# [Task data]
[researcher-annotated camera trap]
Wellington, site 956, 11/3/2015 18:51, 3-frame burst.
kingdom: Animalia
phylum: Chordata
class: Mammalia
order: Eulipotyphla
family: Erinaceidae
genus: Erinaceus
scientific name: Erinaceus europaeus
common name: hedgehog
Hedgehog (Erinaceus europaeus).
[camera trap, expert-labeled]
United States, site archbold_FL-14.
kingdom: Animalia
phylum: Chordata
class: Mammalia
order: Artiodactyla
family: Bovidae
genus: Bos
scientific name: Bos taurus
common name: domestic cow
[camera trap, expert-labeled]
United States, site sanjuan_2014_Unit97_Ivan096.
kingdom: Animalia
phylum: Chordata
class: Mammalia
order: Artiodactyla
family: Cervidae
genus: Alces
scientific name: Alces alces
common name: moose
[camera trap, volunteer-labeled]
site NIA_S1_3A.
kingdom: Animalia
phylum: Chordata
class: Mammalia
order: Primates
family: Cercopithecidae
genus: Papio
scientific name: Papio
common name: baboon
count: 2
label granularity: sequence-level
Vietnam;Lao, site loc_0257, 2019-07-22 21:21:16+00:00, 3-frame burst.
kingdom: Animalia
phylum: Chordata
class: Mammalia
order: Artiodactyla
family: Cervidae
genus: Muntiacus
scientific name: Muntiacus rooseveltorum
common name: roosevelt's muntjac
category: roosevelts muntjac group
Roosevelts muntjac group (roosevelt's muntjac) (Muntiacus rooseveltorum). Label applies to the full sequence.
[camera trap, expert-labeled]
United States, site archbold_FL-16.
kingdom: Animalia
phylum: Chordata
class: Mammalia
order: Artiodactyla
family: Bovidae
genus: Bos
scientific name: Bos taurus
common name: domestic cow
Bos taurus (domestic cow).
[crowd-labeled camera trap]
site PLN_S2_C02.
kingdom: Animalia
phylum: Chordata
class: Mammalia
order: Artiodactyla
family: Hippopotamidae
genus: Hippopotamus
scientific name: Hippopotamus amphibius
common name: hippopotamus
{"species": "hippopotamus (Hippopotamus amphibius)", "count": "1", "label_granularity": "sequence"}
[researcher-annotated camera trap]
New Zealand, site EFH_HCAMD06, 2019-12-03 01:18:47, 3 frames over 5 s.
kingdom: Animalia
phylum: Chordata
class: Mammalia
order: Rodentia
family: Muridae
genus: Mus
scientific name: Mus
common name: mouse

# [Goal of the exercise]
Return each entry from above without altering a single character.

# [Answer below]
[researcher-annotated camera trap]
Wellington, site 956, 11/3/2015 18:51, 3-frame burst.
kingdom: Animalia
phylum: Chordata
class: Mammalia
order: Eulipotyphla
family: Erinaceidae
genus: Erinaceus
scientific name: Erinaceus europaeus
common name: hedgehog
Hedgehog (Erinaceus europaeus).
[camera trap, expert-labeled]
United States, site archbold_FL-14.
kingdom: Animalia
phylum: Chordata
class: Mammalia
order: Artiodactyla
family: Bovidae
genus: Bos
scientific name: Bos taurus
common name: domestic cow
[camera trap, expert-labeled]
United States, site sanjuan_2014_Unit97_Ivan096.
kingdom: Animalia
phylum: Chordata
class: Mammalia
order: Artiodactyla
family: Cervidae
genus: Alces
scientific name: Alces alces
common name: moose
[camera trap, volunteer-labeled]
site NIA_S1_3A.
kingdom: Animalia
phylum: Chordata
class: Mammalia
order: Primates
family: Cercopithecidae
genus: Papio
scientific name: Papio
common name: baboon
count: 2
label granularity: sequence-level
Vietnam;Lao, site loc_0257, 2019-07-22 21:21:16+00:00, 3-frame burst.
kingdom: Animalia
phylum: Chordata
class: Mammalia
order: Artiodactyla
family: Cervidae
genus: Muntiacus
scientific name: Muntiacus rooseveltorum
common name: roosevelt's muntjac
category: roosevelts muntjac group
Roosevelts muntjac group (roosevelt's muntjac) (Muntiacus rooseveltorum). Label applies to the full sequence.
[camera trap, expert-labeled]
United States, site archbold_FL-16.
kingdom: Animalia
phylum: Chordata
class: Mammalia
order: Artiodactyla
family: Bovidae
genus: Bos
scientific name: Bos taurus
common name: domestic cow
Bos taurus (domestic cow).
[crowd-labeled camera trap]
site PLN_S2_C02.
kingdom: Animalia
phylum: Chordata
class: Mammalia
order: Artiodactyla
family: Hippopotamidae
genus: Hippopotamus
scientific name: Hippopotamus amphibius
common name: hippopotamus
{"species": "hippopotamus (Hippopotamus amphibius)", "count": "1", "label_granularity": "sequence"}
[researcher-annotated camera trap]
New Zealand, site EFH_HCAMD06, 2019-12-03 01:18:47, 3 frames over 5 s.
kingdom: Animalia
phylum: Chordata
class: Mammalia
order: Rodentia
family: Muridae
genus: Mus
scientific name: Mus
common name: mouse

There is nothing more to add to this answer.